Joseph Corbin--whose delicacy keeps him from appearing among these mourners--comes here to bury all differences, all animosities, all petty passions?
Because he is a son of the South; because as a son of the South, as the representative, and a distant connection, I believe, of my old political friend, Major Corbin, of Nashville, he wishes here and everywhere, at this momentous crisis, to sink everything in the one all-pervading, all-absorbing, one and indivisible UNITY of the South in its resistance to the Northern Usurper! That, my friends, is the great, the solemn, the Christian lesson of this most remarkable occasion in my professional, political, and social experience." Whatever might have been the calmer opinion, there was no doubt that the gallant Colonel had changed the prevailing illogical emotion of Pineville by the substitution of another equally illogical, and Miss Sally was not surprised when her father, touched by the Colonel's allusion to his daughter's epistolary powers, insisted upon bringing Joseph Corbin home with him, and offering him the hospitality of the Dows mansion.
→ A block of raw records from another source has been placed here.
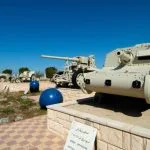 Military vehicles, including a Tank, artillery, and an armored car, are displayed outdoors at the El Alamein War Museum in Egypt under a bright blue sky.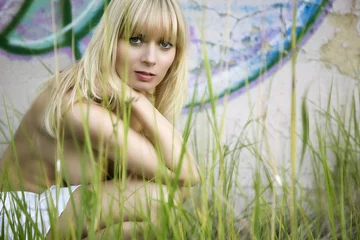 blonde nude girl sitting behind grass © impressed-media.de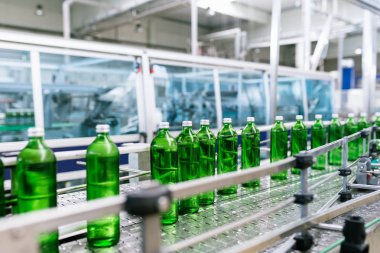 Su fabrikası - saf maden suyunu işlemek ve şişelemek için kullanılan su şişeleme hattı yeşil cam şişelere. Seçici odak.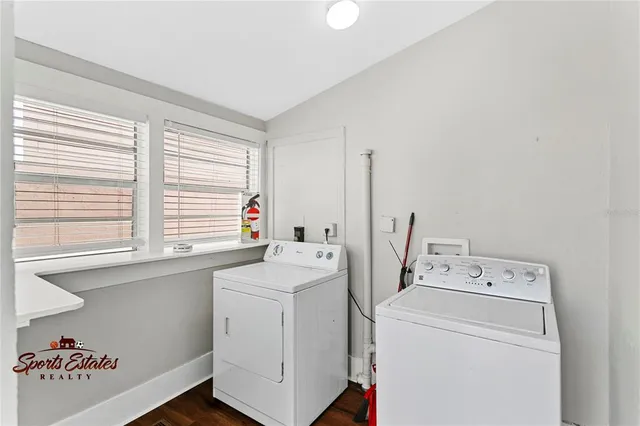 a view of storage and utility room with washer and dryer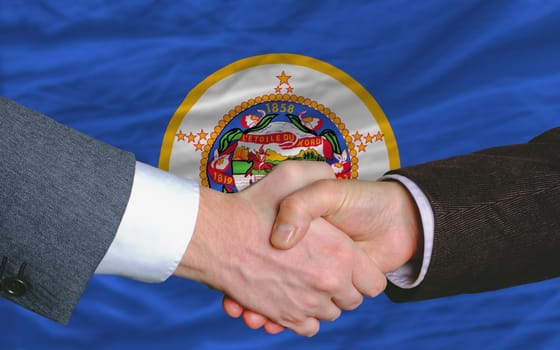 two businessmen shaking hands after good business investment  agreement in front US state flag of minnesota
Although the stranger seemed to yield rather from the fact that the Dows were relations of the Jeffcourts than from any personal preference, when he was fairly installed in one of the appropriately gloomy guest chambers, Miss Sally set about the delayed work of reconciliation--theoretically accepted by her father, and cynically tolerated by her Aunt Miranda.

But here a difficulty arose which she had not foreseen.